== TEXT ==
Rare is it to find individuals today unfamiliar with A. A. Milne’s classic story of Winnie the Pooh. Either having read the book—or had the book read to them—or seen the animated Disney version, practically everyone knows the story of Pooh, Christopher Robin, and all the characters of the 100 Acre Wood. A character of individual interest from this tale, at least as far as this post is concerned, is Eeyore.
As you will recall, Eeyore presents throughout the story as the perpetually gloomy, ever-pessimistic, and apparently habitually disheartened donkey who lives in a section of the 100 Acre Wood denoted on its map as, Eeyore’s Gloomy Place. The confluence of Eeyore’s character and the point of this essay resides in what I referred to in my previous essay as “self-talk” or the negative beliefs one can hold that serve as the filter through which the processing of life experiences occurs. If this filter waxes pessimistic, which would appear is the case for Eeyore, then the resulting emotional consequences experienced are negative. And enough time spent in such emotional states will likely result in what clinicians refer to as dysthymia if not depression.
Martin Seligman, author of Learned Optimism: How to Change Your Mind and Your Life, refers to what
he calls personal “explanatory styles,” which can predict one’s degree of optimism or pessimism. One’s explanatory style is composed of three dimensions: (1) Personalization - the internal or personal and the external, (2) Permanence - the stable or permanent and the unstable or temporary, and (3) Pervasiveness - the global or pervasive and local or specific. Let’s consider a scenario by way of demonstrating.
Michael fails to complete the analysis of data needed by his boss to report on a project’s progress to investors.
I really screwed up this time; I’m such a failure (internal or personal explanation). I knew this might happen; it always does (stable or permanent explanation). I can’t seem to do anything (global or pervasive explanation). The longer Michael ruminates about his “failure,” the more likely he is to become depressed. He has what Seligman calls a “pessimistic explanatory style.”
Let’s look at the same situation, but as someone with an “optimistic explanatory style” might:
Oh boy…I’m not going to make the deadline. I was afraid this might happen because of that server glitch (external explanation). Now that the server is back, I can finish the final section and give him what’s finished (unstable/temporary explanation). Stuff happens…he knows about the server problem and that this was not my doing (local/specific explanation).
===
== DATA FOR REVIEW ==
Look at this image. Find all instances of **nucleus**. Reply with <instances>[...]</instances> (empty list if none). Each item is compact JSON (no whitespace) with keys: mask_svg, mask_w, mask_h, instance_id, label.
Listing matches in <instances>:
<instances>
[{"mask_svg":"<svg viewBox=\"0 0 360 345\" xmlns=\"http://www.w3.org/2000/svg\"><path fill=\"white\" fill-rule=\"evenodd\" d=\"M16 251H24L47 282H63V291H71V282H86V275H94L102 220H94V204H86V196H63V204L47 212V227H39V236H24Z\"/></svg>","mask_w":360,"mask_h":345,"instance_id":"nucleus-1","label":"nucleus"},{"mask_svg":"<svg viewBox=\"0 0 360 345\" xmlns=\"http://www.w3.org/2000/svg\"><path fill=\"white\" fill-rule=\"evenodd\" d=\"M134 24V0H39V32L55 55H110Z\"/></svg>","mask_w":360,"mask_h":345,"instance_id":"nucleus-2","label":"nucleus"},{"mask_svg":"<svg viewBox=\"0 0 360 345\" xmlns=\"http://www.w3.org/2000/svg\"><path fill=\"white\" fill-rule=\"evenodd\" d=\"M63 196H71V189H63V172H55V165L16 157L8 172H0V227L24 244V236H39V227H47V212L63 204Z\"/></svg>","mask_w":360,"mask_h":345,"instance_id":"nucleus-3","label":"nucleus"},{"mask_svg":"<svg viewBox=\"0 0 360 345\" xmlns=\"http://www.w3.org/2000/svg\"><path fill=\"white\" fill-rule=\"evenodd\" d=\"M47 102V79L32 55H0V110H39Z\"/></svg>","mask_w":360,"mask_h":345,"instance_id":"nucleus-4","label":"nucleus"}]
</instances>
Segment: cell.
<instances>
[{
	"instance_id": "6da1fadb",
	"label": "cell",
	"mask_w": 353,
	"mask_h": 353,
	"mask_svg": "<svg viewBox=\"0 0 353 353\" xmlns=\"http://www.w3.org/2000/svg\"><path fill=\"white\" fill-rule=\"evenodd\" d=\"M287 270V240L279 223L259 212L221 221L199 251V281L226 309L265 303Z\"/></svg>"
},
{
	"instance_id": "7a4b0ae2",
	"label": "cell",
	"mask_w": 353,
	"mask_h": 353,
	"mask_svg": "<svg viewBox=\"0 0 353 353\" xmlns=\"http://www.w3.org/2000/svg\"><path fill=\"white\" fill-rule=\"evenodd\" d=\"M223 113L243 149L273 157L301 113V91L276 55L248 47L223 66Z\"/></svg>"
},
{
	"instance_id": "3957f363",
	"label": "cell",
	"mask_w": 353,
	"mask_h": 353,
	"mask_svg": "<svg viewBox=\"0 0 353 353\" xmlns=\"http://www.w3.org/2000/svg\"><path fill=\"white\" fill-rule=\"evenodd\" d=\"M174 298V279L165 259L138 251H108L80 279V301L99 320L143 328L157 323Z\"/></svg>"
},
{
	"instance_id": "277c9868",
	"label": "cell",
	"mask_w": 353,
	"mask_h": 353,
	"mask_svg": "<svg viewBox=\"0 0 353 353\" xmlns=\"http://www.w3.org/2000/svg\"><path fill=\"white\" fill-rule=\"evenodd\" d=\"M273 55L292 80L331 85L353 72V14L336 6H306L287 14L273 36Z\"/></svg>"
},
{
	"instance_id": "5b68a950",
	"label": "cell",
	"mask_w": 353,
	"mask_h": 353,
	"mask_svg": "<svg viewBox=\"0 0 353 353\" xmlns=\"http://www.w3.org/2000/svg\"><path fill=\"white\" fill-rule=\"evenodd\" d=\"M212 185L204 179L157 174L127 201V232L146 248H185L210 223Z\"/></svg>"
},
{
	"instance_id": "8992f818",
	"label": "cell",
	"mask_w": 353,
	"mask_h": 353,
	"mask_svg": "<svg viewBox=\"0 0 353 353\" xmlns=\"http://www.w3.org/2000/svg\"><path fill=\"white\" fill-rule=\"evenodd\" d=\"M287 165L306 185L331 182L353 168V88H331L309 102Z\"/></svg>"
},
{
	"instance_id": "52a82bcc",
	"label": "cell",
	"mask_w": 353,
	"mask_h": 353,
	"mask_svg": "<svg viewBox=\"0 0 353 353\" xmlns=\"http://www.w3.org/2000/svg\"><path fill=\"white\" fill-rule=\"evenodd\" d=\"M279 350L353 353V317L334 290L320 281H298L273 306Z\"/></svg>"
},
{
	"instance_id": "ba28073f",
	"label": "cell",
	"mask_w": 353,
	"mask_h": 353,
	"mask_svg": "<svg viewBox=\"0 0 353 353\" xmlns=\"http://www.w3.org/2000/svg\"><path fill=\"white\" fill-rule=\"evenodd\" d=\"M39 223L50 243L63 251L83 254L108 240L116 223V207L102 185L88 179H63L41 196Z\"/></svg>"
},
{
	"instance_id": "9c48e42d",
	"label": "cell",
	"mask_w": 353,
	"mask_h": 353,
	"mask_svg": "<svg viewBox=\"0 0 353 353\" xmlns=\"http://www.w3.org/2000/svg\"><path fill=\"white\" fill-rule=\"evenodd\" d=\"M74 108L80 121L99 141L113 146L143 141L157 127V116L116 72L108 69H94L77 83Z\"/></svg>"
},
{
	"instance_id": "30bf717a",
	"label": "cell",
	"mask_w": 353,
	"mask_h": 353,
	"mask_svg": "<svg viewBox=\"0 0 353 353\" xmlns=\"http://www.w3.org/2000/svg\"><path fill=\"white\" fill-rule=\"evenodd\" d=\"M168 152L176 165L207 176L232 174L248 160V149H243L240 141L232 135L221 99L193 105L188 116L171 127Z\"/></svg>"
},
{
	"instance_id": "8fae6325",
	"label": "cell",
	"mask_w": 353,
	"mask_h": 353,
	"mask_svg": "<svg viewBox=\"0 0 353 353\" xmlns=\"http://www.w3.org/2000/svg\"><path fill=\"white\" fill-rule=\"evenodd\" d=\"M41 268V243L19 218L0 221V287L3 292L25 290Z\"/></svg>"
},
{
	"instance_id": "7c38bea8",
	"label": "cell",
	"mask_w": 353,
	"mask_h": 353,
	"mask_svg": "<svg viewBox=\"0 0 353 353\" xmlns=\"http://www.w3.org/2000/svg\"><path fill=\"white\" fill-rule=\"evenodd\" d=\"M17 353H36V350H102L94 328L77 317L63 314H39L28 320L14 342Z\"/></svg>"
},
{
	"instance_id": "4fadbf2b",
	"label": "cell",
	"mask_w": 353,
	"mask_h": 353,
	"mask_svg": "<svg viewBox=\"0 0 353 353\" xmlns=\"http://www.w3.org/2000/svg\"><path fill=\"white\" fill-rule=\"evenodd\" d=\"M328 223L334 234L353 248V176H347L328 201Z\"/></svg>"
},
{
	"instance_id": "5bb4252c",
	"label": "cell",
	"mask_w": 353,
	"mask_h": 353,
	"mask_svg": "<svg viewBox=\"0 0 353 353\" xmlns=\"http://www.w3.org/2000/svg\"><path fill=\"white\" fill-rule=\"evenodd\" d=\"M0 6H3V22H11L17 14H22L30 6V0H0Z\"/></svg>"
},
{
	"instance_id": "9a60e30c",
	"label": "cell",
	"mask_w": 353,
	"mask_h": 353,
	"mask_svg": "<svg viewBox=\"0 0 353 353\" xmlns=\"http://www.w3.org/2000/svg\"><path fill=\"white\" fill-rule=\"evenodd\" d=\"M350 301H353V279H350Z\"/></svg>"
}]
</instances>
===
**COMPLETE THE FOLLOWING**
a) Answer these questions using the essay on explanatory styles:
(i) What is Eeyore's home in the 100 Acre Wood called on its map?
(ii) What is the full title of Martin Seligman's book?
(iii) In the optimistic version of the scenario, what does Michael name as the cause of missing the deadline?
b) Pick up the essay on explanatory styles after its final sentence and continue it.
The items are not needed for anything that follows.

**ANSWERS**
a)
(i) Eeyore's Gloomy Place
(ii) Learned Optimism: How to Change Your Mind and Your Life
(iii) A server glitch

b)
If explanatory style or what I tell myself about an event or experience can result in emotional upset, then it stands to reason that changing one’s pessimistic explanatory style can improve it. And if explanatory style is a function of one’s belief system or one’s “self-talk,” then this means it is something open to personal manipulation. In other words, if what I tell myself is self-defeating and negative, then telling myself something different—disputing the pessimistic self-talk—can affect its emotional result. In short, if I choose to “act on” instead of “react to” life events and personal experiences, I can rewrite the story of my life.
That said, it would be nice if all I had to do was acknowledge that my pessimistic explanatory style needed an overhaul and, voila, it changed. Unfortunately, change, especially change in one’s way of thinking…worldview if you will…does not happen simply because of a flash of insight. It takes time and hard work but Seligman notes that several months of cognitive therapy that attends to explanatory style not only yields results but essentially inoculates one against pessimism and lessens if not prevents it in the future. In his book, he outlines a self-directed regimen to affect explanatory style.
You know what you’ve learned and learn what you’re taught…but it is important to realize that that is not all there is to be known. Change is an inside job and as such, something over which we each have ultimate control. If unhappy with the story of your life, rewrite it! If, as Jonathan Winters once said, you are tired of waiting for your ship to come in, then swim out to meet it.
Returning to the 100 Acre Wood, even our dysthymic Eeyore can display hints of optimism…the nicest thing about the rain is that it always stops. Eventually. Fortunately, we have a say as to when.
What do you think?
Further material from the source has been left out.